## Problem to solve
Transcribe only the lines in the data below falling between the line with "Cosmetics, manicure on nails with bright red polish." and the line with "Central Otago District", including those two lines, and leave out any picture.
┌─ Dataset
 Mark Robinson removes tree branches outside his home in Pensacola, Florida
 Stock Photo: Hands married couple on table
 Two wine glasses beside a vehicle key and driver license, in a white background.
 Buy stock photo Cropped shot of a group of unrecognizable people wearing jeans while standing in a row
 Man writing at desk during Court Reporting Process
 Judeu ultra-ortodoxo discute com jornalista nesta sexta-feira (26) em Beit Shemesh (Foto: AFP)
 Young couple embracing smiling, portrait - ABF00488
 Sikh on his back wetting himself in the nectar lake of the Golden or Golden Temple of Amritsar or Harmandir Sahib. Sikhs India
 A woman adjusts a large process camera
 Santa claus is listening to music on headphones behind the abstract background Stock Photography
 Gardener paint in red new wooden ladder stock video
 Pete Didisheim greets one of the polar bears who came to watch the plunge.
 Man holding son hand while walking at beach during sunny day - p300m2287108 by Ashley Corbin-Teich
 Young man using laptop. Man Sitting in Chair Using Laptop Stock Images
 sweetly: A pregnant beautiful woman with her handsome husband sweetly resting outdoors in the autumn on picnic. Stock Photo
└─
┌─ Dataset
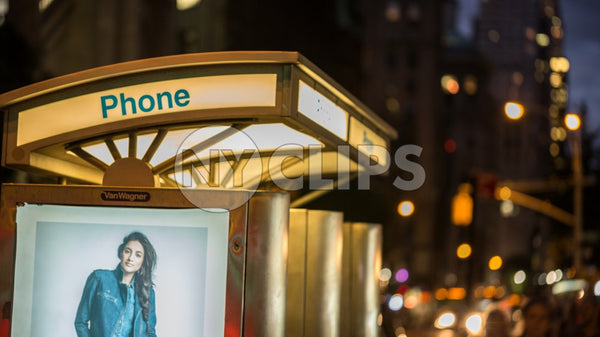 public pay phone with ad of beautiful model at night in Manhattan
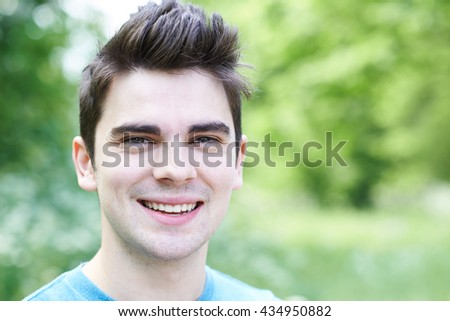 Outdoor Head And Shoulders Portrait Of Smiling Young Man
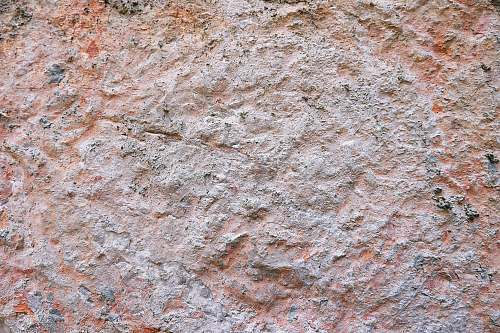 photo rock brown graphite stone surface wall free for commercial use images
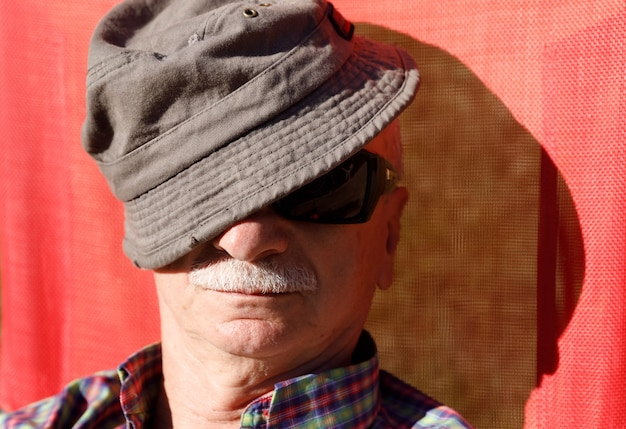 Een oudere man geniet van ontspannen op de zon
└─
┌─ Dataset
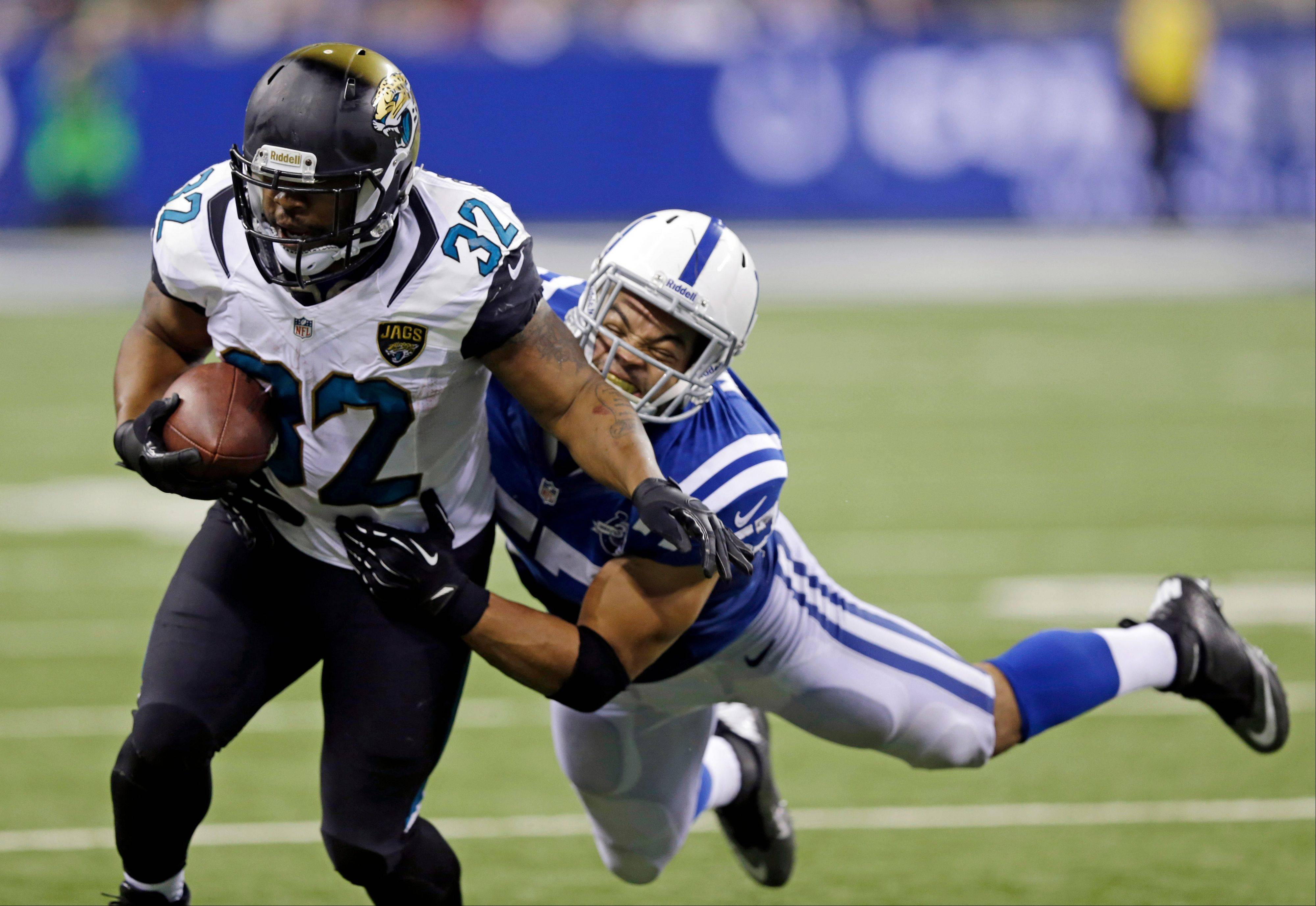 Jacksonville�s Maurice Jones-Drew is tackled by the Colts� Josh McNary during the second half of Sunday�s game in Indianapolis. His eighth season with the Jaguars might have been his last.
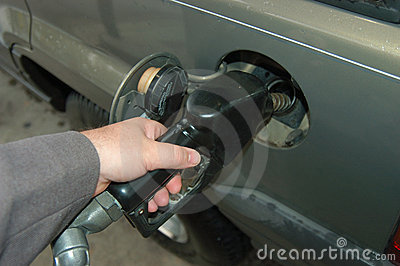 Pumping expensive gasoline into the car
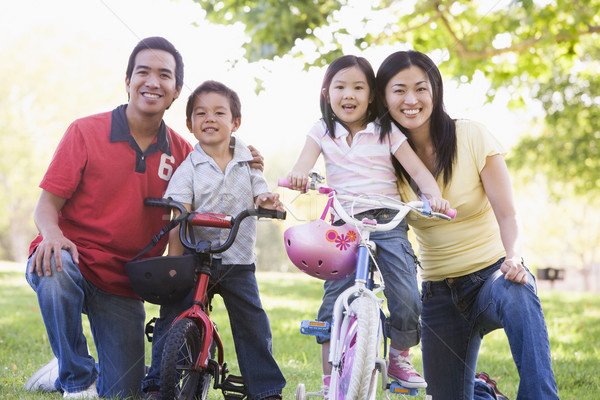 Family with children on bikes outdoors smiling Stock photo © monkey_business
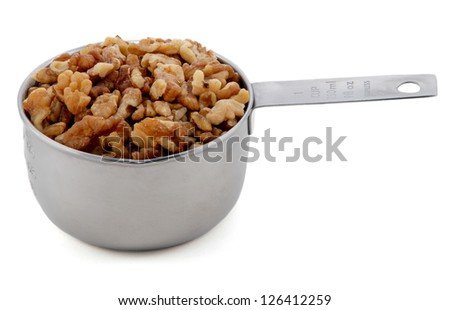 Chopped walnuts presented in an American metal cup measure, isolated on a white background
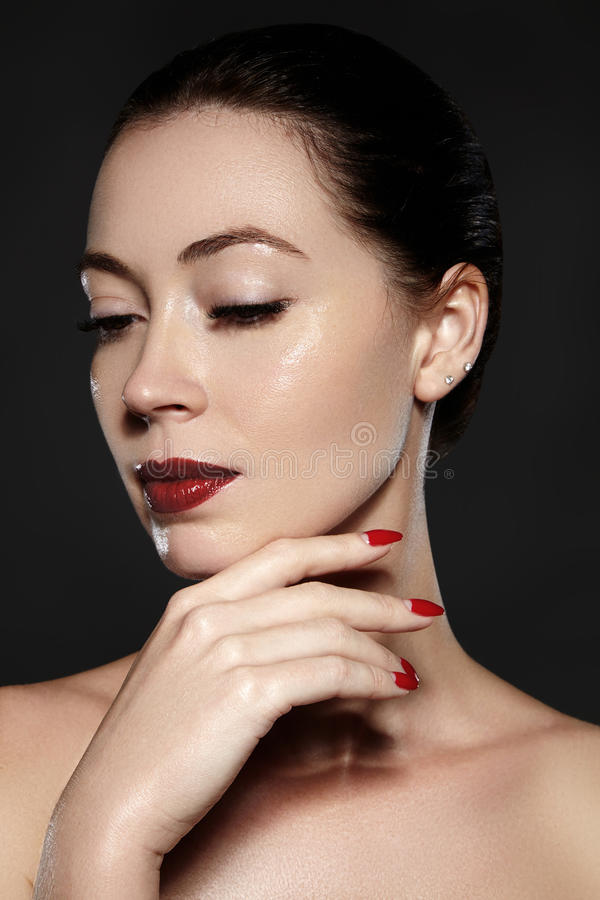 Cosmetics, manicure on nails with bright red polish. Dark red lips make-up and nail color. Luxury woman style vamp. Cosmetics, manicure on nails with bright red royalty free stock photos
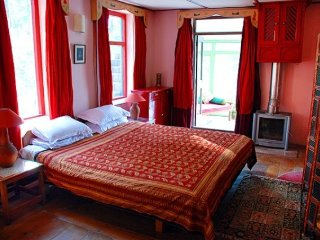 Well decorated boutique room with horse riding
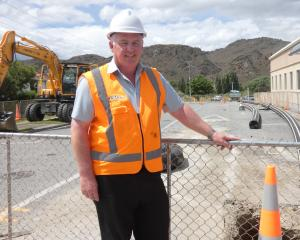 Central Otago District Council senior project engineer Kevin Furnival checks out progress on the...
└─
## Solution for this problem
 Cosmetics, manicure on nails with bright red polish. Dark red lips make-up and nail color. Luxury woman style vamp. Cosmetics, manicure on nails with bright red royalty free stock photos
 Well decorated boutique room with horse riding
 Central Otago District Council senior project engineer Kevin Furnival checks out progress on the...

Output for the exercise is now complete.